For every change that a site makes to its replica, a request is generated and sent to other sites. To achieve the two properties the design uses a request queue Qi and a request log Li, where the subscript i is the site identifier.

The request queue contains operation requests either sent by remote sites. These are requests that are waiting to be processed, and the queue acts as a buffer where all incoming requests are stored for further processing.
The request log, on the other hand, is a log of requests that have been executed by the site. The log is a list of requests ordered by the order in which the requests were executed.

Each request has the form <i, s, o, p>, where i represents the site identifier and s represents the state vector of the site i. The state vector is essentially a vector clock that specify when an operation was executed on site j and its relation to the operations in the request queue in site i. o represents the operation to be performed (insert or delete). Finally, p specifies the priority of the operation.

The algorithm uses state vectors to order events causally.
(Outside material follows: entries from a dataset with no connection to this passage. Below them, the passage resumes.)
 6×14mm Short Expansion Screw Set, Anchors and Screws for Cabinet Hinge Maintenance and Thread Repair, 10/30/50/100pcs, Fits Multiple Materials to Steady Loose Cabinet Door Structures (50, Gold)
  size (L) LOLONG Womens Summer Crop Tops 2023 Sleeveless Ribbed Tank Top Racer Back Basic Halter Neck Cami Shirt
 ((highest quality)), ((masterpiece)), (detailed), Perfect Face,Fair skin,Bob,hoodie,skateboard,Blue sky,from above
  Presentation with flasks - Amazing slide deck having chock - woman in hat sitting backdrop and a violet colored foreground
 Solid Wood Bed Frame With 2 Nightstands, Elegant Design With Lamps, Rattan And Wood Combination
Given two state vectors si and sj:

si = sj if each component of si is equal to the corresponding component of sj.
si < sj if each component of si is less than or equal to the corresponding component of sj and at least one component of si is less than the corresponding component in sj.
si > sj if at least one component of si is greater than the corresponding component in sj.

The algorithm defines three possible execution states:

Operation request generation,
Operation request reception, and
Operation execution.

During operation request generation the site i generates an insert or delete operation. The operation is not executed immediately; the local data is not modified during operation request generation. Once the request is generated, it is appended to the site’s request queue Qi and broadcast to all other sites.
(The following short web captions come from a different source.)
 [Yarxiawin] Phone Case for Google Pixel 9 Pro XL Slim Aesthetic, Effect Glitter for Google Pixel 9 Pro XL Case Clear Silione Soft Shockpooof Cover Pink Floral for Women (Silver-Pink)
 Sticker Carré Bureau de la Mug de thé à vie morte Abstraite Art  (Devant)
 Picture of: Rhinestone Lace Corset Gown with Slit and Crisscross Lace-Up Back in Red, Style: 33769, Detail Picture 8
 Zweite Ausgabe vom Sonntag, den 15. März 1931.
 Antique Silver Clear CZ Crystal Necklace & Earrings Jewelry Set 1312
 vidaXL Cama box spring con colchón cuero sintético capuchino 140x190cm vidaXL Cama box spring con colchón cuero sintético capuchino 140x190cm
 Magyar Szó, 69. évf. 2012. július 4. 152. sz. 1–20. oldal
Generate operation <i ,si , o, p>
Qi := Qi + <i ,si , o, p>

A request generated on a site j is eventually received by site i which then moves to the “operation request reception” state. In this state, the received operations are appended to the site’s request queue.

Receive operation request from remote site j: <j ,sj , oj, pj >
Qi := Qi + <j ,sj , oj, pj >

During operation execution, requests from the request queue are processed. The order of execution of requests in the request queue is determined by the total order of events in the request queue as determined by the comparison of the state vectors. Briefly, in this step the operation from the request queue is chosen based on the executed operations in the request log. We locate the operation older than the current state vector at site i. Transformation is performed based on the operation logs in the request log. Comparison of the state vectors follows the conditions stated previously:

If sj > sj, this means that the site j has executed operations which site i has not seen yet. So this operation will have to stay in the queue till all operations between i and j have been executed.
If sj = sj, the two state vectors are identical and operation oj can be executed without transformation.
If sj < sj, site i has executed operations not seen by site j. The operation can be applied immediately, but requires operations to be transformed because other changes not visible to site j have already been executed by site i.